:: Exercises ::
- 1) Return, word for word, the passage of the blog post on teaching that begins at the words "Recently I have" and ends after "in the picture?".
- 2) Resume the blog post on teaching from the point at which it stops.

:: Exercise text ::

Wednesday, November 07, 2007
The Joy of Teaching
My friend Corinne tells me that I am delinquent in my blog entries. So here I am. Can you believe it is well into November already? The weather has been getting colder and yesterday morning there was even a dusting of snow. I am holding off on wearing winter coat and boots until it is truly, officially cold. My niece in northern British Columbia tells me that already they have lots of snow there. But here the leaves are still on the trees, although the colours have changed.
Recently I have been enjoying the opportunities that are mine to do some teaching within our training programs. I have one group of Moldovan young people whom I am leading in an inductive Bible study of 2 Timothy. This is a challenging assignment because it is being done completely in Romanian. There are a couple Russian-speaking members of the group so the only translation that is happening is from Russian to Romanian.(No, I don't speak or understand Russian - one of the girls translates into Russian for the others.) I look forward to the time when I can do this kind of interaction without having to use my English Bible at all. The group is very patient with me and gracious in not laughing at my many Romanian language mistakes.
** Moldova trivia quiz: What is the purpose of the blue bucket-shaped object in the picture?
I also had opportunity to teach a Bible lesson to the level 1 mission training program, with a translator beside me. The topic was 'The Father Heart of God'. I know that it is very possible, even likely, that some or most of these students have had absentee, abusive or alcoholic parents. Understanding the true nature of their heavenly Father as having a character of love, patience, compassion, tenderness and forgiveness is essential for their spiritual growth and development. As they did last week, in the coming weeks these young people will be involved in outreaches into the villages of Moldova. There they will share the love of God the Father with their words and through their deeds.

:: Record set ::
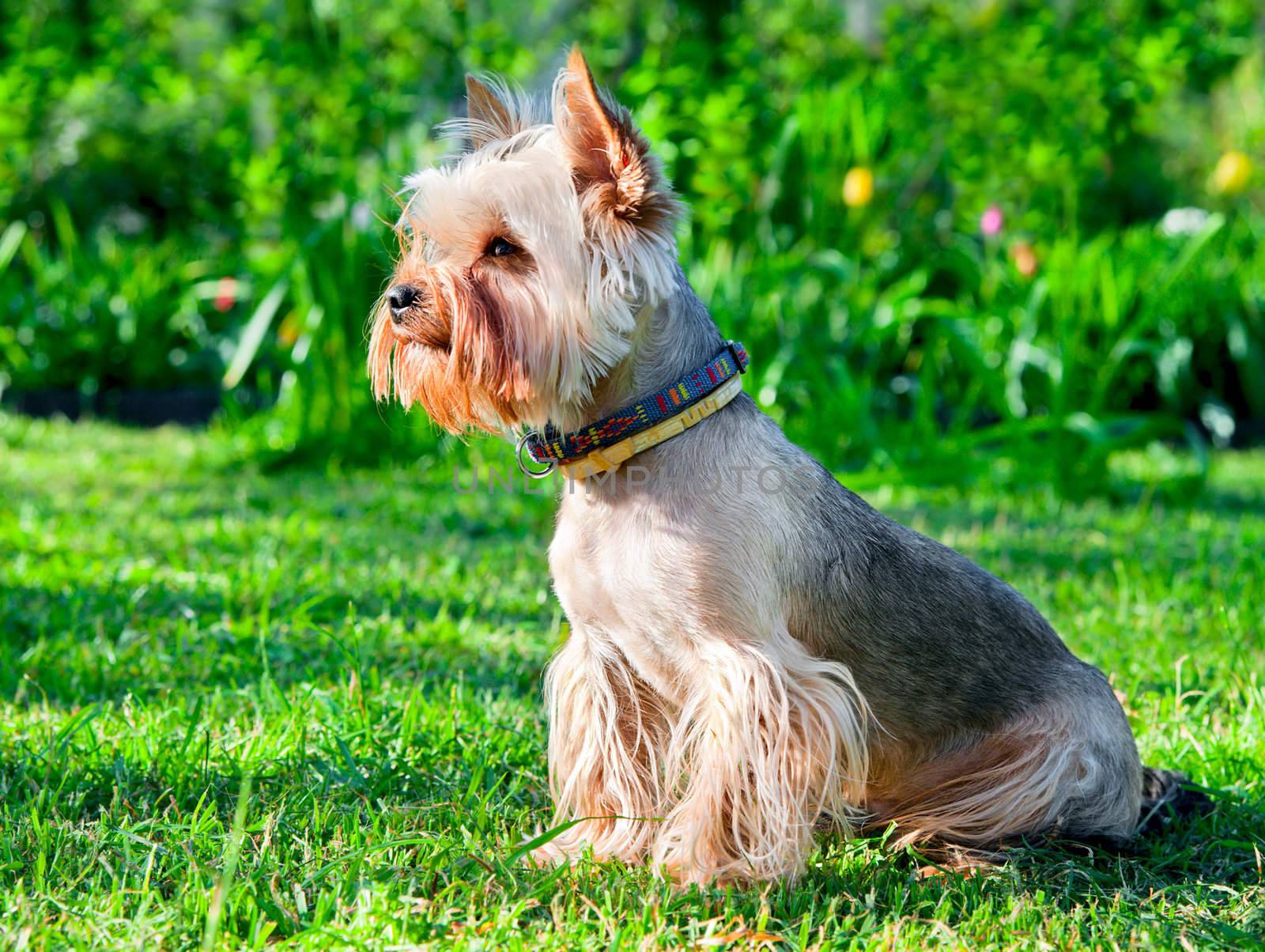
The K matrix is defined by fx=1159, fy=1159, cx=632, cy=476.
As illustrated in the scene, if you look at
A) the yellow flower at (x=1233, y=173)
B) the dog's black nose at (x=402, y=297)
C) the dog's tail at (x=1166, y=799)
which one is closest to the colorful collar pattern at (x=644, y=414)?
the dog's black nose at (x=402, y=297)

:: Response list ::
- 1)
Recently I have been enjoying the opportunities that are mine to do some teaching within our training programs. I have one group of Moldovan young people whom I am leading in an inductive Bible study of 2 Timothy. This is a challenging assignment because it is being done completely in Romanian. There are a couple Russian-speaking members of the group so the only translation that is happening is from Russian to Romanian.(No, I don't speak or understand Russian - one of the girls translates into Russian for the others.) I look forward to the time when I can do this kind of interaction without having to use my English Bible at all. The group is very patient with me and gracious in not laughing at my many Romanian language mistakes.
** Moldova trivia quiz: What is the purpose of the blue bucket-shaped object in the picture?

- 2)
Another group I am involved with is the small group of foreigners who are enrolled in our mission training program. Participants from US, Canada, Australia, and Switzerland are bravely taking on the challenge - over the course of 10 weeks - of being immersed in another culture, with minimal language training and many challenges in terms of living conditions and relationships with nationals. The cross-cultural international nature of the course is in itself a huge learning curve for all involved. Part of the challenge for us as leaders is ensuring that not only the foreigners, but also the nationals have some degree of cross-cultural training and sensitivity. Even such small things as common health remedies can become an issue of contention when the views from various cultures are diametrically opposite. For example, will sleeping with the windows open keep you healthy or make you sick?
Tomorrow evening I will have this small group over to my house for supper and an evening of relaxing away from the stress of trying to communicate in another language. They are a fun group and I'm hoping I can come up with a good idea of what to cook for supper. This evening I made chocolate chip cookies. I might just go with spaghetti and meat sauce for the main course - we'll see.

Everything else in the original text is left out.